A lo lejos percibió a unas personas acercándose, eran del pueblo, tres en total. Venían caminando a prisa hacia donde se encontraba, ya no podía ocultarse, sin duda supondrían que él embarcó y lo considerarían un ladrón. Los había visto antes, le ayudaron a subsistir. Esperaba que lo compadecieran y que sus intenciones fueran las de evitar que naufragara a esas horas, al menos eso era lo que quería creer.
Quiso explicar la situación, pero se detuvo en cuanto notó que llegaron al borde del río. Lo observaban fijamente, eran como sombras proyectadas que no pertenecían a ese lugar, quietos y en silencio, solo viendo. Le dio miedo y quedó mudo. Continuaron siguiéndolo, al ritmo del viento, con las miradas penetrantes.

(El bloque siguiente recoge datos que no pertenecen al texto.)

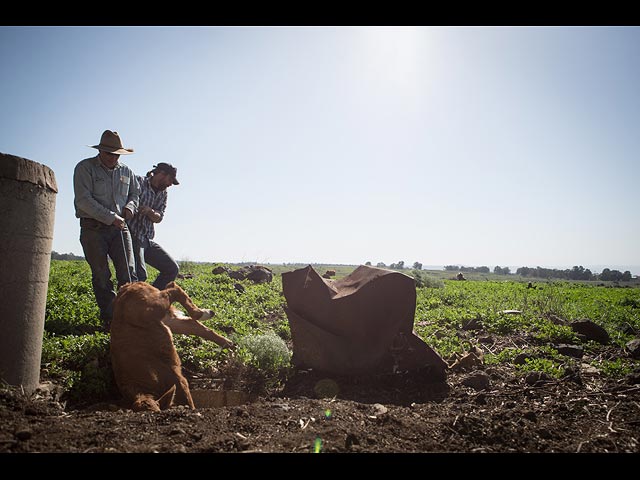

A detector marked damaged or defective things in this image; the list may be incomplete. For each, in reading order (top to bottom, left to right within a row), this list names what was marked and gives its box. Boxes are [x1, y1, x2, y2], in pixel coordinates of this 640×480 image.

rusted metal object [282, 262, 448, 378]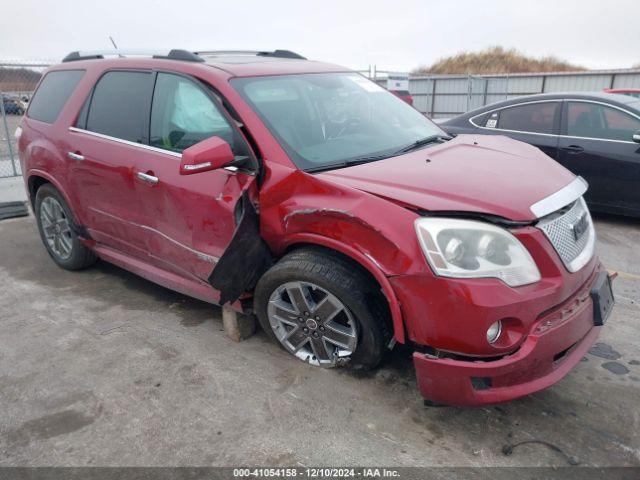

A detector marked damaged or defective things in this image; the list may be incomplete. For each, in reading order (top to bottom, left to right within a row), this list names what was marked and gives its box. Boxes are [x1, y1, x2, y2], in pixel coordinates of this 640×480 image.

damaged front bumper [412, 268, 612, 406]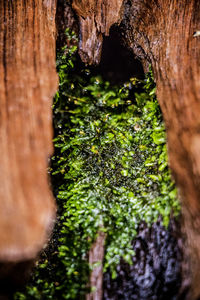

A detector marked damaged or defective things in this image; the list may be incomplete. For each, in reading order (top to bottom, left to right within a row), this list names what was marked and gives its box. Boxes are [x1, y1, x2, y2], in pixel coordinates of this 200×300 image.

splintered wood [0, 0, 57, 262]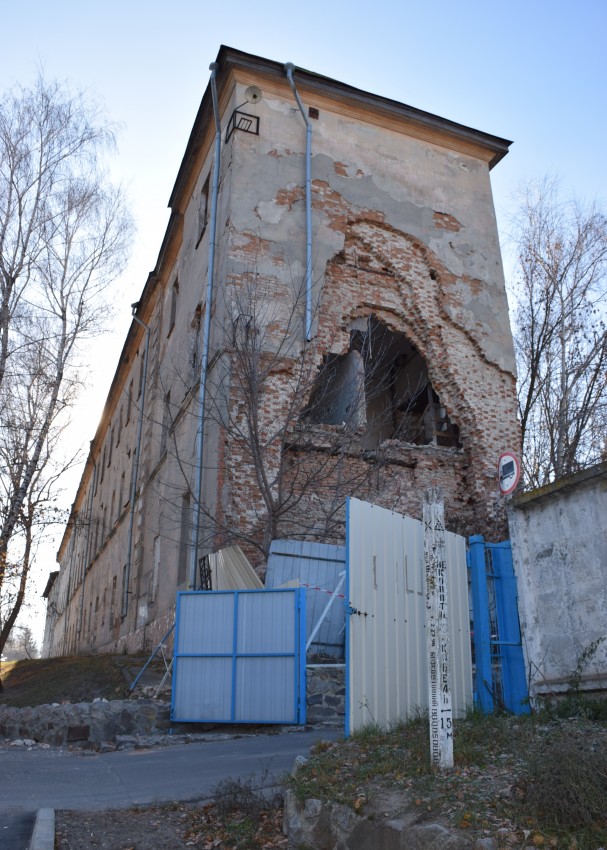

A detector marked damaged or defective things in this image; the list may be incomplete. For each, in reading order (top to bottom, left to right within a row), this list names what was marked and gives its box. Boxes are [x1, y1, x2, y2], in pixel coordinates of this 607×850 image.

damaged building facade [42, 46, 520, 656]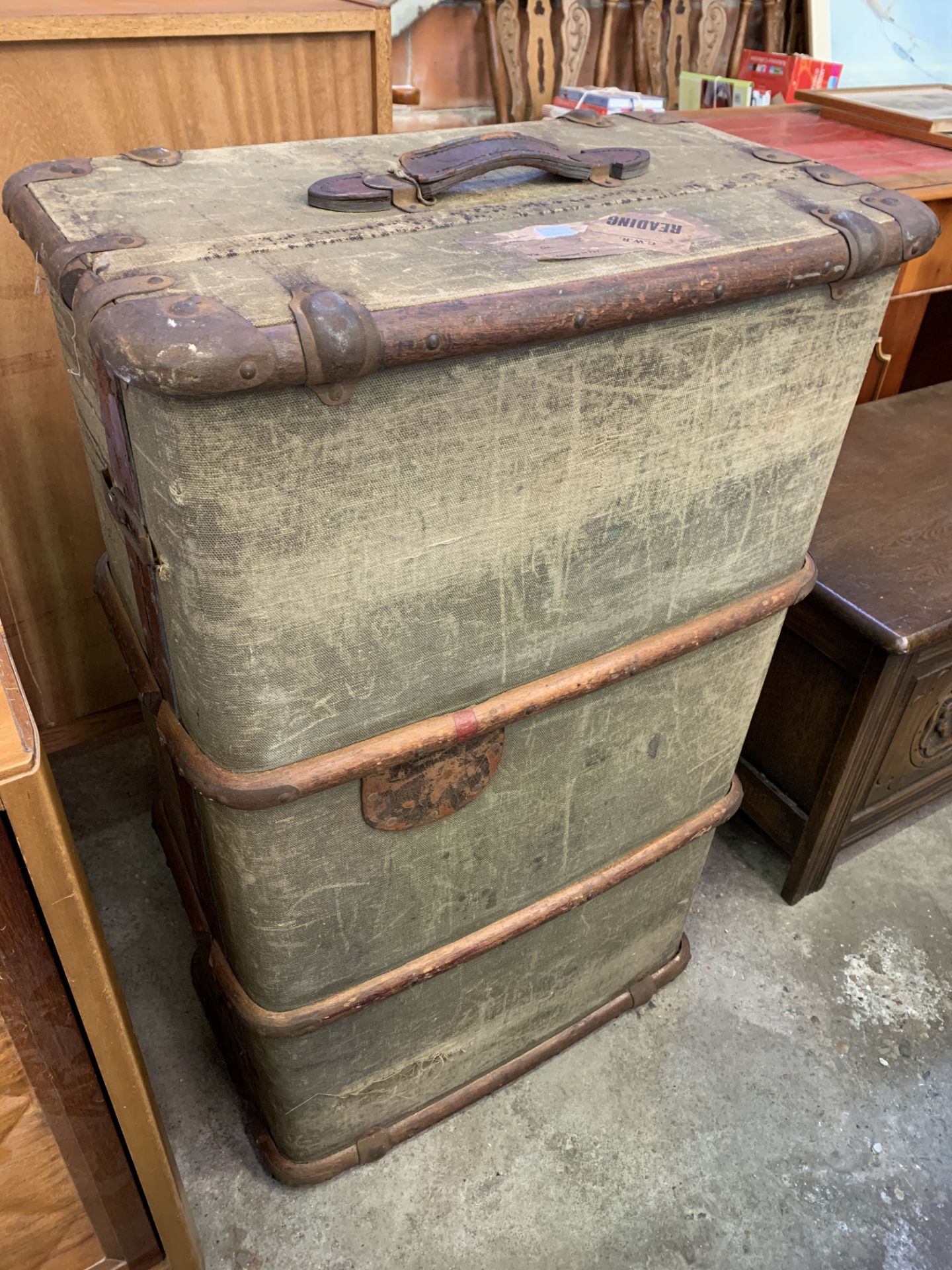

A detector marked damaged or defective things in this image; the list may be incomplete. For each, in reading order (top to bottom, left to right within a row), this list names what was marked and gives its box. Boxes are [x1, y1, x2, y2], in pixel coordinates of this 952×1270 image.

torn paper label [492, 210, 715, 260]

No volvería jamás a ese sitio, ni escaparía nuevamente de algún pueblo, algunos parecen que no son habitados por personas, al menos esa era la impresión que le causaban esos tres espectros ahí detenidos, pidiéndole con las miradas que regresara y formara parte de ellos, que se uniera al pueblo y se dejara llevar a un sitio mejor, bajándose del barco y permitiendo por fin ser parte del grupo.
¡Nunca!
No, ¡todavía no! Seguirá en su viaje, a donde sea que vaya, ese barco de papel será suyo y lo usará como recurso de vida, se convertirá en pescador y comerciante, formará una familia en el próximo pueblo al que vaya. Sabe que nunca regresará con ellos, no importa lo cansado que se encuentre o lo lastimada que esté su vida, aún tiene fuerzas para continuar luchando y no se bajará a las frías aguas del río, a pesar de la extenuación.
Sus ojos se sentían cansados, pero su espíritu inquebrantable.
Se alejó de los tres personajes, podría haber jurado que ya no estaban en el borde del río, sino en sus adentros, flotando… pidiendo que no se vaya, sin decir palabra alguna.